»»

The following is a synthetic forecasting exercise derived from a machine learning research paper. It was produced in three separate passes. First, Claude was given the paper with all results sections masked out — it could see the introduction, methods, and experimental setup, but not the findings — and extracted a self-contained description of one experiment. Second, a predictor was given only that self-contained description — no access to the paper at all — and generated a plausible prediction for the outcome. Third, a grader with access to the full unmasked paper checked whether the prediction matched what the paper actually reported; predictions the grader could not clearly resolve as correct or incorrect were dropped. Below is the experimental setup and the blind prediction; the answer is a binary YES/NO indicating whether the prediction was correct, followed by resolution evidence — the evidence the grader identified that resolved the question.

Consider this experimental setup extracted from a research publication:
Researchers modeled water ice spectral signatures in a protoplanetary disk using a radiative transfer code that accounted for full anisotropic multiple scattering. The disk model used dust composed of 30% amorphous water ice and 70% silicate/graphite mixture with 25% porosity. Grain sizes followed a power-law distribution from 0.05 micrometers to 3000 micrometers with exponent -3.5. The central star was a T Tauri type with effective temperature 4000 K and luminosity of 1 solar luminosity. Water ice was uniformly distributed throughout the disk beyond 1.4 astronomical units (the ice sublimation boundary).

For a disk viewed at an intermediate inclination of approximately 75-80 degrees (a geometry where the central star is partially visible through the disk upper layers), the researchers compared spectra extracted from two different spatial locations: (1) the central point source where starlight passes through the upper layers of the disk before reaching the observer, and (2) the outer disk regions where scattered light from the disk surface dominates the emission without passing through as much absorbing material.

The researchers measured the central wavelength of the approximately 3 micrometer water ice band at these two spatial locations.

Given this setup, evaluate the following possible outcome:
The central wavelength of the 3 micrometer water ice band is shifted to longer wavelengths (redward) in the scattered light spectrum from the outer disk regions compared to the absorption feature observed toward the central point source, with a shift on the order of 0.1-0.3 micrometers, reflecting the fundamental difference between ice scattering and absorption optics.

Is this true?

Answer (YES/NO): NO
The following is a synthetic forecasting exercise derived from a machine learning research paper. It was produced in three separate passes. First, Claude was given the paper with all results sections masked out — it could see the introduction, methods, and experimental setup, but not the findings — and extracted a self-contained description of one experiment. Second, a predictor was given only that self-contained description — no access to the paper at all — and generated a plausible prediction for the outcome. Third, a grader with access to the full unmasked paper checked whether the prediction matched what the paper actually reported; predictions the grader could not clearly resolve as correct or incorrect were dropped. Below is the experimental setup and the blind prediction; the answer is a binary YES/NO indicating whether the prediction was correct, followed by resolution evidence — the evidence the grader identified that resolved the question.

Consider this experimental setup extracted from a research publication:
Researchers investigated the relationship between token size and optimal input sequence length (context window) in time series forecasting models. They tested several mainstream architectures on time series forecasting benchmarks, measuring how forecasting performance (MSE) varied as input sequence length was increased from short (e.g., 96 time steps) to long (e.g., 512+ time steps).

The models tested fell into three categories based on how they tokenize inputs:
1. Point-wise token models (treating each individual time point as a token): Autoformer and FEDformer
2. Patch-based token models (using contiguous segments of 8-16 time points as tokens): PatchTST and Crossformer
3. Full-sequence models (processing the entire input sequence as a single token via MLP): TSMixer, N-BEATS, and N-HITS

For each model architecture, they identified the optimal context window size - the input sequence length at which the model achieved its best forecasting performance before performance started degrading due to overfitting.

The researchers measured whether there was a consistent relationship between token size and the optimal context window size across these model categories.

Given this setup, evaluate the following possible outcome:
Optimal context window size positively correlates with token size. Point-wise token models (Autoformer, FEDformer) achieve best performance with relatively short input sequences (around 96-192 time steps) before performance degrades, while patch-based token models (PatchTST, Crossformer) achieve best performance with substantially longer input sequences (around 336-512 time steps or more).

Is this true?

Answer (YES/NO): YES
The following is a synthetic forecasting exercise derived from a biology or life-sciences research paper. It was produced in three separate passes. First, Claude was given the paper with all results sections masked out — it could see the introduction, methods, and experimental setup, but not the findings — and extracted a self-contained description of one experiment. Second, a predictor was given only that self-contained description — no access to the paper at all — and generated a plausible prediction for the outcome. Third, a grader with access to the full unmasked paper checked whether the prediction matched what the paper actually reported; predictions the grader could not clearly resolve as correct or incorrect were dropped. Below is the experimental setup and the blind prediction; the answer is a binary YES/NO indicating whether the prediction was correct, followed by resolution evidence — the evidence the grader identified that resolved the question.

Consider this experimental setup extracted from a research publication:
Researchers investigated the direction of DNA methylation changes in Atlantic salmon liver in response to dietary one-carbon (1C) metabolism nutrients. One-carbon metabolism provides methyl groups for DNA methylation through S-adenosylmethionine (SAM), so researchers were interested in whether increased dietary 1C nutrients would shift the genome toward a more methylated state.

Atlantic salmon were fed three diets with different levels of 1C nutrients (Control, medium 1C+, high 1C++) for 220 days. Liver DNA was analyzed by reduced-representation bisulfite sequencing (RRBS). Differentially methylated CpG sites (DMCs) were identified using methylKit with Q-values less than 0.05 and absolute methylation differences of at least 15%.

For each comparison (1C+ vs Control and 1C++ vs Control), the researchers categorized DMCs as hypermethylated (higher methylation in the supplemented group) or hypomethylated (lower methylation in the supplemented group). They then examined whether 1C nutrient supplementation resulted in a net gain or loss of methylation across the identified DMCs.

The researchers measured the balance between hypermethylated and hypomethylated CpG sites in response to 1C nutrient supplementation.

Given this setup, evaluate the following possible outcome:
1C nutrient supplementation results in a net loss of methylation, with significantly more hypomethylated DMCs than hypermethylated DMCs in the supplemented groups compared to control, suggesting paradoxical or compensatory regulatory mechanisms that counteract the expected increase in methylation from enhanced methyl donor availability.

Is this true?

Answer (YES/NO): NO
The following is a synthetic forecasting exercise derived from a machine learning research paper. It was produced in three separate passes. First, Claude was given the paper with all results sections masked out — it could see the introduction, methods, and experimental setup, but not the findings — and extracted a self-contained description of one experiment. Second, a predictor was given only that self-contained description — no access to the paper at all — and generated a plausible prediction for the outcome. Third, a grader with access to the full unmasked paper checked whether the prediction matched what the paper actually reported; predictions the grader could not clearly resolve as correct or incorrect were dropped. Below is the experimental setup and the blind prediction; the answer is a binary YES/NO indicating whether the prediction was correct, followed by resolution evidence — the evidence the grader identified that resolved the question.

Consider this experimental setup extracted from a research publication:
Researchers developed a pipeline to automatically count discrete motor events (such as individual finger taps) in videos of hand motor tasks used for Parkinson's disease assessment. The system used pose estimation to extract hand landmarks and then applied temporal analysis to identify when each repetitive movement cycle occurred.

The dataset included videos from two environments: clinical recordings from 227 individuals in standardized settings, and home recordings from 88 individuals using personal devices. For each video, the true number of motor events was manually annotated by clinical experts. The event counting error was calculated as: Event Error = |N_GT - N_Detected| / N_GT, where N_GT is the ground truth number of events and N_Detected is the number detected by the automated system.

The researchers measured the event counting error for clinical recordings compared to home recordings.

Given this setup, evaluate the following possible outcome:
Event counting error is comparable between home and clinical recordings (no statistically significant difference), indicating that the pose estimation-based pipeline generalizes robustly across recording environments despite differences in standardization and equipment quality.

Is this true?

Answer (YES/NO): NO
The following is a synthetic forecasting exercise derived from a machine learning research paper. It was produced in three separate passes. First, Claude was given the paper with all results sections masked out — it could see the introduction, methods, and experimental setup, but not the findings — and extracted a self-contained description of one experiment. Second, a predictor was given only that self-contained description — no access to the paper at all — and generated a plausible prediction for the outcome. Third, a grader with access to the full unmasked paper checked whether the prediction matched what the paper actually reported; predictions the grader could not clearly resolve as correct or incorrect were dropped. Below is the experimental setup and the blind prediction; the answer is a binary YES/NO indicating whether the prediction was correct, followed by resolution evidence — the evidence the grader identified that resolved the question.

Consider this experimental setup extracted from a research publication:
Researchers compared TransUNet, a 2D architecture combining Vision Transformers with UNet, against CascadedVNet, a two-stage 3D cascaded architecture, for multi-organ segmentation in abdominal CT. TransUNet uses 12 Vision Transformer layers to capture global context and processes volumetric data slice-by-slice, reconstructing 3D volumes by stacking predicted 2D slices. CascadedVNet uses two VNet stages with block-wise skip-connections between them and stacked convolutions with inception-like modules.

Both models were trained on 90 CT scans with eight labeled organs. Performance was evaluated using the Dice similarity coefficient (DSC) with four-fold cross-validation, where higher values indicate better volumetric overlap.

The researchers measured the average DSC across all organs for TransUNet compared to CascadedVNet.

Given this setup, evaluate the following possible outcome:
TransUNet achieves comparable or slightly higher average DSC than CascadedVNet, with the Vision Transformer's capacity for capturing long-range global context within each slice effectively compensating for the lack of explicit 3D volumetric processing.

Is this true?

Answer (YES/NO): YES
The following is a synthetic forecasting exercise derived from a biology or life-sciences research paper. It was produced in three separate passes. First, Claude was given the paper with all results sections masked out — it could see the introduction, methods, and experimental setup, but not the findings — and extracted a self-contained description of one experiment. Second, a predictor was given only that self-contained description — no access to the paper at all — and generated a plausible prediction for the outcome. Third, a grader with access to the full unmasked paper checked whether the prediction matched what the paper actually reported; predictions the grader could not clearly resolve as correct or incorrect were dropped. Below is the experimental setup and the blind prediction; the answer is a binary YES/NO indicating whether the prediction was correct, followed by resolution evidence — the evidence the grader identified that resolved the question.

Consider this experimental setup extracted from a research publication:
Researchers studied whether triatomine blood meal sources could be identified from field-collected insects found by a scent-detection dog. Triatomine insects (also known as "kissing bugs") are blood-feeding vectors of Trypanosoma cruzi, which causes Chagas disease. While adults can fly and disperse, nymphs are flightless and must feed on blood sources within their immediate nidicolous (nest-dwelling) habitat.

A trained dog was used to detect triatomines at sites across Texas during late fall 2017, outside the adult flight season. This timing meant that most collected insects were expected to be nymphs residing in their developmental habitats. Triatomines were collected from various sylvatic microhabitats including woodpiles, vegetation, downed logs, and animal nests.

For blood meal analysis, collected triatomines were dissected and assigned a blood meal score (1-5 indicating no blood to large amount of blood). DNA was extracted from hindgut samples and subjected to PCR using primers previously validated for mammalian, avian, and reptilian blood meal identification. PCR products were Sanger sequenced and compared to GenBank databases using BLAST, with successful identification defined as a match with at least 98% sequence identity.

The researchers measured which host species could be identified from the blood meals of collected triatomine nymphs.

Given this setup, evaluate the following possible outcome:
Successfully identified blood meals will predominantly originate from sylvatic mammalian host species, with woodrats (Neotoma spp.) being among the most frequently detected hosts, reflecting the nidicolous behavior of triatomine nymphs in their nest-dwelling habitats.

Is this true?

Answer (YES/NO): NO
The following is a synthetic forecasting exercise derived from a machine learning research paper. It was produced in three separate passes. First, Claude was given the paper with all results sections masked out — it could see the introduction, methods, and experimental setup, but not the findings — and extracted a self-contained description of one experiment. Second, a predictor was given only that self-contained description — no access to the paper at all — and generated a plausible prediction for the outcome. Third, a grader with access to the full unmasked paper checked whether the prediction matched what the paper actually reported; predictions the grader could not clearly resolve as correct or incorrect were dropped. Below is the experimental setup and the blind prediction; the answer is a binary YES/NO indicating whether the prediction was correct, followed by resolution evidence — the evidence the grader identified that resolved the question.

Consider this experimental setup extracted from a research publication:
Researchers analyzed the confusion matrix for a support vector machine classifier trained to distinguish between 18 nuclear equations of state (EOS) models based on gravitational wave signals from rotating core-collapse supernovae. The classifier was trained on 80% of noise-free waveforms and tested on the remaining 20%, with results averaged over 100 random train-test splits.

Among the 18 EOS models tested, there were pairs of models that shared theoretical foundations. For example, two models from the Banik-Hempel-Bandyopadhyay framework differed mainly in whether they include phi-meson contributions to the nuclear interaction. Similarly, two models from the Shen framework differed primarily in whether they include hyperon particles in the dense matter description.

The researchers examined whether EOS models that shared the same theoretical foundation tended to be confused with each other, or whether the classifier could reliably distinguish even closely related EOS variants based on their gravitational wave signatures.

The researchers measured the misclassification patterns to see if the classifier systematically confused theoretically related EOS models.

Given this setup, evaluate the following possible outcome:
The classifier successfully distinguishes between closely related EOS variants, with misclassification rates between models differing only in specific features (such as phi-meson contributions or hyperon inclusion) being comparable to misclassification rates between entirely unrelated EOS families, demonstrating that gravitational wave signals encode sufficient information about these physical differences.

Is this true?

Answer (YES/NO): NO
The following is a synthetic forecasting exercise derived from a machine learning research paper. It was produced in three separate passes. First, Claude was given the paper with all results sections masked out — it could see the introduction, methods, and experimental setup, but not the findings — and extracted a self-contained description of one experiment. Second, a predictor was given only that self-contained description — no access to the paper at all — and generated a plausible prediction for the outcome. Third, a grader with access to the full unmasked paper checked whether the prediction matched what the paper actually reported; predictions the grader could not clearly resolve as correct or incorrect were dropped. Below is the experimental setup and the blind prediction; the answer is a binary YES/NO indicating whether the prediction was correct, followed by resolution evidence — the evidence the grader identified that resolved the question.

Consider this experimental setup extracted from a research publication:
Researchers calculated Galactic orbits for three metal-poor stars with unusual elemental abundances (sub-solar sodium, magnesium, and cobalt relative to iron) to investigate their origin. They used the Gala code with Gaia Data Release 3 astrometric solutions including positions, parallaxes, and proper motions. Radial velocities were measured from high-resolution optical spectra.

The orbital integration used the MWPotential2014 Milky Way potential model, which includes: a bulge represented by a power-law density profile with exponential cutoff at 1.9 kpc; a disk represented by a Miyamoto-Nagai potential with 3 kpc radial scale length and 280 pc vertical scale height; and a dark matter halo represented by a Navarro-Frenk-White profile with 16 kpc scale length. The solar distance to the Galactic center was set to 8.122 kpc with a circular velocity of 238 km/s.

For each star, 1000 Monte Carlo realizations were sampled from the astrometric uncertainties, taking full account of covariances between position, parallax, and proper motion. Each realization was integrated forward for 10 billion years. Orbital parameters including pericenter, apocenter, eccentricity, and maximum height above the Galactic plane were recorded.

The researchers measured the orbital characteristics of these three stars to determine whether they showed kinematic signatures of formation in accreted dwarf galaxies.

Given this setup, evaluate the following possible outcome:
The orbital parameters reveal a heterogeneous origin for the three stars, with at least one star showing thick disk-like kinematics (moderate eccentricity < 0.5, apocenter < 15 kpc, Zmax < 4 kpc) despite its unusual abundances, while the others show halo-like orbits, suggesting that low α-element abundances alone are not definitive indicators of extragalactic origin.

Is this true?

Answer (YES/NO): NO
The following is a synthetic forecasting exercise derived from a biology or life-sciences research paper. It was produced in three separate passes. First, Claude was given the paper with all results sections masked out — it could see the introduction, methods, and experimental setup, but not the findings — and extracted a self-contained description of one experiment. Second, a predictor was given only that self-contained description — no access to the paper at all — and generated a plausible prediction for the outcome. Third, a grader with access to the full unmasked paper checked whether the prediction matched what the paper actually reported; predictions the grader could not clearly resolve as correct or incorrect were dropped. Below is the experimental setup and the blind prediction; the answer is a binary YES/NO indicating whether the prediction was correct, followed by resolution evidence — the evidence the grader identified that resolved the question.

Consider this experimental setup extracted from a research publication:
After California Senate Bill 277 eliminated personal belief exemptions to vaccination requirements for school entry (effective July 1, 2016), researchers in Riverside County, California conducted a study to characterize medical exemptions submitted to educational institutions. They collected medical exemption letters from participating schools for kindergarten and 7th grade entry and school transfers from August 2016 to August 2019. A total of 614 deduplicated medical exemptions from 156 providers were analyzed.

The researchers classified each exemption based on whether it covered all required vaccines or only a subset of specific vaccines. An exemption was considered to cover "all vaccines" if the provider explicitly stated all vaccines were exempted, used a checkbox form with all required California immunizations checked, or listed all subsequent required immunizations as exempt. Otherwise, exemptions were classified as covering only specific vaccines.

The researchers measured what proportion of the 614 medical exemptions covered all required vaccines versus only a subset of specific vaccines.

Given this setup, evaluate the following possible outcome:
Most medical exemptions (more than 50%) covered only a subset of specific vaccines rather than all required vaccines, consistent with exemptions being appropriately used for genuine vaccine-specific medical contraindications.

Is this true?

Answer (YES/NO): NO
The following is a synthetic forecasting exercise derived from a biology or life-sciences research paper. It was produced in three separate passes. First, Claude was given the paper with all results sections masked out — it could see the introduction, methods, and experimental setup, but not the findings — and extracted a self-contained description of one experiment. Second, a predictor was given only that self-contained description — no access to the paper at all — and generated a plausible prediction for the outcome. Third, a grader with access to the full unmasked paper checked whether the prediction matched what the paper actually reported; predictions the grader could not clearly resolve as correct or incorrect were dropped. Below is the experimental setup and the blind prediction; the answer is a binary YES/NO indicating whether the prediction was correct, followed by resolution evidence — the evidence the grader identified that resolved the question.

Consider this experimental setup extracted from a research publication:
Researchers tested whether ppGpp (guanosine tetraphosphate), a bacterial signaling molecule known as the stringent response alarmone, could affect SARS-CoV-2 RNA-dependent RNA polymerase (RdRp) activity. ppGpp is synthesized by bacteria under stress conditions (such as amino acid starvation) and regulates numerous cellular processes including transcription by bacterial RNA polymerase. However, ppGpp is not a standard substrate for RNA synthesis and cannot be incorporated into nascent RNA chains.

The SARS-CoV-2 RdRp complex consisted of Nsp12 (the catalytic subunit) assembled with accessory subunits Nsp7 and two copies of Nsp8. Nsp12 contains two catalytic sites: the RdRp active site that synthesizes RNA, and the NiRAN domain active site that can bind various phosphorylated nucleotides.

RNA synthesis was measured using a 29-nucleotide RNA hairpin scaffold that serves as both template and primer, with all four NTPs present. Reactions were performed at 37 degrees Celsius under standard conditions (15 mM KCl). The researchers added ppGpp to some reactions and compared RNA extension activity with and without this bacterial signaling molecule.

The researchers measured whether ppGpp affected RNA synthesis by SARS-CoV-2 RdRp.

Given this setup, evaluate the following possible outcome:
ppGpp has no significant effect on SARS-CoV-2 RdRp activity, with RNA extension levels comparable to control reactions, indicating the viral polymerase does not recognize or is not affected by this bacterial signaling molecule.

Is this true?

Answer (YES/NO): NO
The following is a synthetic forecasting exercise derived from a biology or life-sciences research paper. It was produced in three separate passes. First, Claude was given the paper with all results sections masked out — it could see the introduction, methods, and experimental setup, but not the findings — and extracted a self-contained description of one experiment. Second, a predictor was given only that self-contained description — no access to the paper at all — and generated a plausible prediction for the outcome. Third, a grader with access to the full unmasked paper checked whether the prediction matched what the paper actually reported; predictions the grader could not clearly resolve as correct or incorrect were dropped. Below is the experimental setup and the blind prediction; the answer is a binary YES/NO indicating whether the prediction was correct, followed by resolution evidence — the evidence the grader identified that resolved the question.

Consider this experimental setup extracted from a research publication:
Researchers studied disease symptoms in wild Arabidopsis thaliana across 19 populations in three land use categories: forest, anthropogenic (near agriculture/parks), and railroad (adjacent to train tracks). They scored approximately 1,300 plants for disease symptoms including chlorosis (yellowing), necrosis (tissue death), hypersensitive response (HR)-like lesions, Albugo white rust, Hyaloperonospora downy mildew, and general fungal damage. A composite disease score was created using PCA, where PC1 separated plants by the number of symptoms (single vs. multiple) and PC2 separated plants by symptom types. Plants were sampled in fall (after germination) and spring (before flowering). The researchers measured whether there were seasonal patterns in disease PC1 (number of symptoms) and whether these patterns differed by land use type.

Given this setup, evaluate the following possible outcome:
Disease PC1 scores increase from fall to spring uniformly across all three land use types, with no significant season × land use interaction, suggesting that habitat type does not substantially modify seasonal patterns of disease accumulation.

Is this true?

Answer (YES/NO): NO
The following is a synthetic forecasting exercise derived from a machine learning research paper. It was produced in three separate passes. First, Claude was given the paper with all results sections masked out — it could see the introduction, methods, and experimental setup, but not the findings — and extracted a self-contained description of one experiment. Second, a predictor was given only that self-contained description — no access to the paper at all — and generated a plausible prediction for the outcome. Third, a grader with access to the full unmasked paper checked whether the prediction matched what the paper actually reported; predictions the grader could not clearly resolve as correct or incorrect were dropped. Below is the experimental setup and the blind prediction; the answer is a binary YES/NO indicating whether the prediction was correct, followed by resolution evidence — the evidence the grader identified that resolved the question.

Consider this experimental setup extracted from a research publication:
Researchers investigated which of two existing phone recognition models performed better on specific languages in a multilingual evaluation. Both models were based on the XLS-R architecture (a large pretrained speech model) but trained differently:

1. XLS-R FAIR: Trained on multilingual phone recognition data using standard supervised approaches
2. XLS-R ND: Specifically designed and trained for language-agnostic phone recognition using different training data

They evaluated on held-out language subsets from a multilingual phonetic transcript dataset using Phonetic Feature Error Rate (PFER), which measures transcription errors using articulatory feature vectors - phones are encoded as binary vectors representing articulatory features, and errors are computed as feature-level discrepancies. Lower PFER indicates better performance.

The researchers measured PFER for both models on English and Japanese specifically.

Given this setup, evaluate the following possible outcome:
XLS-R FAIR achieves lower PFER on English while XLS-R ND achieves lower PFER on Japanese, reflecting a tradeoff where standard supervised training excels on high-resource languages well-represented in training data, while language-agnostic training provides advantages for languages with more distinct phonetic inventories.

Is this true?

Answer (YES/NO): YES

««

**Task item**. The answer must consist of every line above that holds the string "dataset", copied exactly.

**Written answer**.
The dataset included videos from two environments: clinical recordings from 227 individuals in standardized settings, and home recordings from 88 individuals using personal devices. For each video, the true number of motor events was manually annotated by clinical experts. The event counting error was calculated as: Event Error = |N_GT - N_Detected| / N_GT, where N_GT is the ground truth number of events and N_Detected is the number detected by the automated system.
They evaluated on held-out language subsets from a multilingual phonetic transcript dataset using Phonetic Feature Error Rate (PFER), which measures transcription errors using articulatory feature vectors - phones are encoded as binary vectors representing articulatory features, and errors are computed as feature-level discrepancies. Lower PFER indicates better performance.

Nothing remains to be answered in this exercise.